## Aufgabenstellung
An welchem Tag will schappi laut dem vorliegenden Text die Bilder voraussichtlich einstellen?

## Vorliegender Text
^^^^^^^^

Wenn eine(r) mit will, mal mailen/posten.
Start: Gehlenbeck
Treffen: so 10km nach Osten oder Westen ist OK.
Tempo bitte gaanz moderat...


----------



## mxraven (18. Februar 2007)

Wetter Gut - Leute Gut - Strecke Gut! Hat sich für mich gelohnt! Vielleicht bis zum nächsten mal! 

@dem Besitzer der Digi-Cam: Könntest Du bei Gelegenheit das Gruppenfoto vorm Kaiserdenkmal mal hochladen oder posten. Das möchte ich gerne haben. !!!Vielen Dank!!!


----------



## Downhillfaller (18. Februar 2007)

mxraven schrieb:


> Wetter Gut - Leute Gut - Strecke Gut! Hat sich für mich gelohnt! Vielleicht bis zum nächsten mal!



Schließe mich dem an. War echt gut mal andere Bäume und Wanderer zu sehen  

Dank an Exto für den Guide  

Bis zum nächsten Mal

Downhillfaller


----------



## schappi (19. Februar 2007)

hallo Leute,
ich bin der mit der Digicam.
ich werde die Bilder hier diese Woche einstellen. Wahrscheinlich Dienstag.

Mir hats als Gruppenopa auch viel Spass gemacht.
Das nächste Mal könne wir uns im Deister treffen, dann machen ich oder Downhillfaller den Guide
Gruß
Schappi


----------



## exto (19. Februar 2007)

Downhillfaller schrieb:


> Schließe mich dem an. War echt gut mal andere Bäume und Wanderer zu sehen



 Vor allem, wenn's fast mehr Wanderer als Bäume sind. Als ich auf dem Parkplatz angekommen bin, hab ich schon das Schlimmste befürchtet. Dafür fand ich's dann aber unterwegs echt entspannt. Waren wohl (fast) alle von akuter Frühlings-Laune befallen.

^^^^^^^^

## Gespeicherte Datensätze

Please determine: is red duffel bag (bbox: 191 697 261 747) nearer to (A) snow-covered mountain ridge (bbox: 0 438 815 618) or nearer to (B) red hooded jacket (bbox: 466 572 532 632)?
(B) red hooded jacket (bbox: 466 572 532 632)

^^^^^^^^

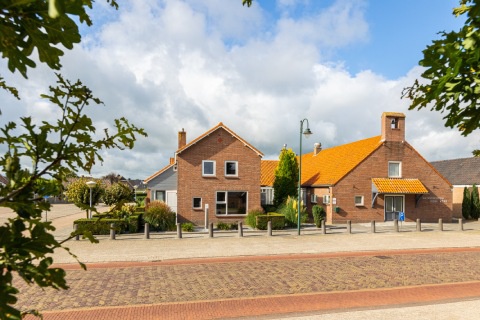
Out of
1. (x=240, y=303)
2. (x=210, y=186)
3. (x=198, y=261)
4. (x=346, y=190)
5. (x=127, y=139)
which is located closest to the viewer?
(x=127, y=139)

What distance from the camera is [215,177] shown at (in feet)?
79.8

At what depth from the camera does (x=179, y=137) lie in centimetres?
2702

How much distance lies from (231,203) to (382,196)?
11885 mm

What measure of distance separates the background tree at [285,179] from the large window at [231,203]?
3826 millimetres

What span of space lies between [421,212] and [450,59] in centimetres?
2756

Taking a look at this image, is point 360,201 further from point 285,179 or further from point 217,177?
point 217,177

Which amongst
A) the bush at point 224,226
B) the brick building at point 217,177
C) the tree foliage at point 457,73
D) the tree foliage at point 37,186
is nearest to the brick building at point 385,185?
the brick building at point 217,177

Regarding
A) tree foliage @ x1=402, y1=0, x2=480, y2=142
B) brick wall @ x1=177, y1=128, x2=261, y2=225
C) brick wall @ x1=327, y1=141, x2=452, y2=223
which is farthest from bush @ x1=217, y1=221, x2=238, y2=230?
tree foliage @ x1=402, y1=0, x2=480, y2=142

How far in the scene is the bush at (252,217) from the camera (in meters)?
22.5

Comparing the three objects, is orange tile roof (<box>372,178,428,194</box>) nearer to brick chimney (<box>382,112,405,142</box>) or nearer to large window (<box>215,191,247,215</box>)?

^^^^^^^^

## Schriftliche Lösung
Wahrscheinlich am Dienstag dieser Woche.